# How to smooth out a textured ceiling?



## RippySkippy

Yes you can...

I did something similar to the my old house and found it quicker to take a large paint scraper and scrape the wall/ceiling using moderate heavy pressure. The larger textured bumps would fall off...the small ones stayed and were covered with mud. If you scrape, make sure you broom the wall well, you'll want to make sure any loose chunks come down. After skim coating the walls it looked like new drywall. Some say that's too much work and say either rip the old DW out or put up 3/8". I didn't and don't regret it a bit...

One think I learned when skim coating, keep a spray bottle handy, when the mud gets a bit dry and stops smoothing well, spritz the surface with water and with practice you'll end up with a wall that's perfectly smooth.


----------



## tac533

Thank you, for the reply. I am encouraged by your success!


----------



## bjbatlanta

I would tend to agree that the more texture you can remove, the less mud work you;ll need to do to get to a smooth finish. Depending on the age of the house, sanding with #80 grit paper may even work. If it's just a spray texture and hasn't been painted, it should sand fairly easily. As a rule, "popcorn" and "stipple" textures are considered a finished product and aren't painted in new construction. (I don't know as to your particular texture.) If it's an older house, it has likely been painted which will require the "dreaded" scraping to get as much off as possible. I would also sand with #80 grit paper once scraping is done. Then skim (2 coats at least), sand again, prime, touch up as needed, and paint.


----------



## Sir MixAlot

It can be done. Here's some pictures of an old school popcorn ceiling (Vermiculite), that i skim coated. This type of popcorn texture which was done in the early 70's is hard as a rock and does not scrape off as easy as the more traditional poly type popcorn. So I alway's skim coat it. I think it's the type of texture the OP has. It's going to take two coats of skimming with an 12" knife. After the first coat trim all high edges with an 6" knife then do the second coat. Really this takes a lot of skill, and might be better left to a professional. Depending on your mudding skills. Good Luck! :thumbsup:


----------



## gorf

WOW skim coating over pop corn - what a brave soul!
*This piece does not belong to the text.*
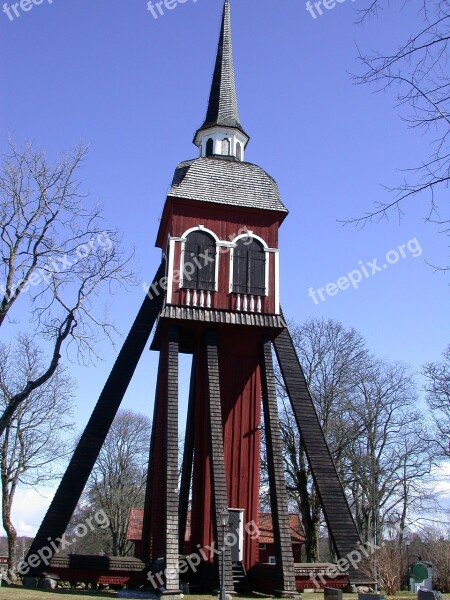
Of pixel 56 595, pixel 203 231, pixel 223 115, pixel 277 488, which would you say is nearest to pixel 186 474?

We hired a painter, he came in with three guys and spray bottles and stripped the whole house in one day! Fare warning, they do pop corn for a reason - it's cheap! Sheetrock, tape one coat of mud and the spray everything with pop corn. Means if you strip it off you have to finish the mud job.


----------



## bjbatlanta

Gorf, if you re-read the post, you'll see SirMix was talking about a different type of texture than what is used now. The "styrofoam popcorn" is what you had. Easilly removed if it hasn't been painted. Yes, textures became popular during the building boom when "production" took precedence over quality. Not all drywall finishers are capable of quality "slick" finish. And when you're getting paid "by the board", time is money.......


----------



## yesitsconcrete

we bought scrapers that attach to wet/dry vacs & they work great & not only for drywall,,, gottem from dustlesstechnology 1st on ebay { no financial interest, btw }


----------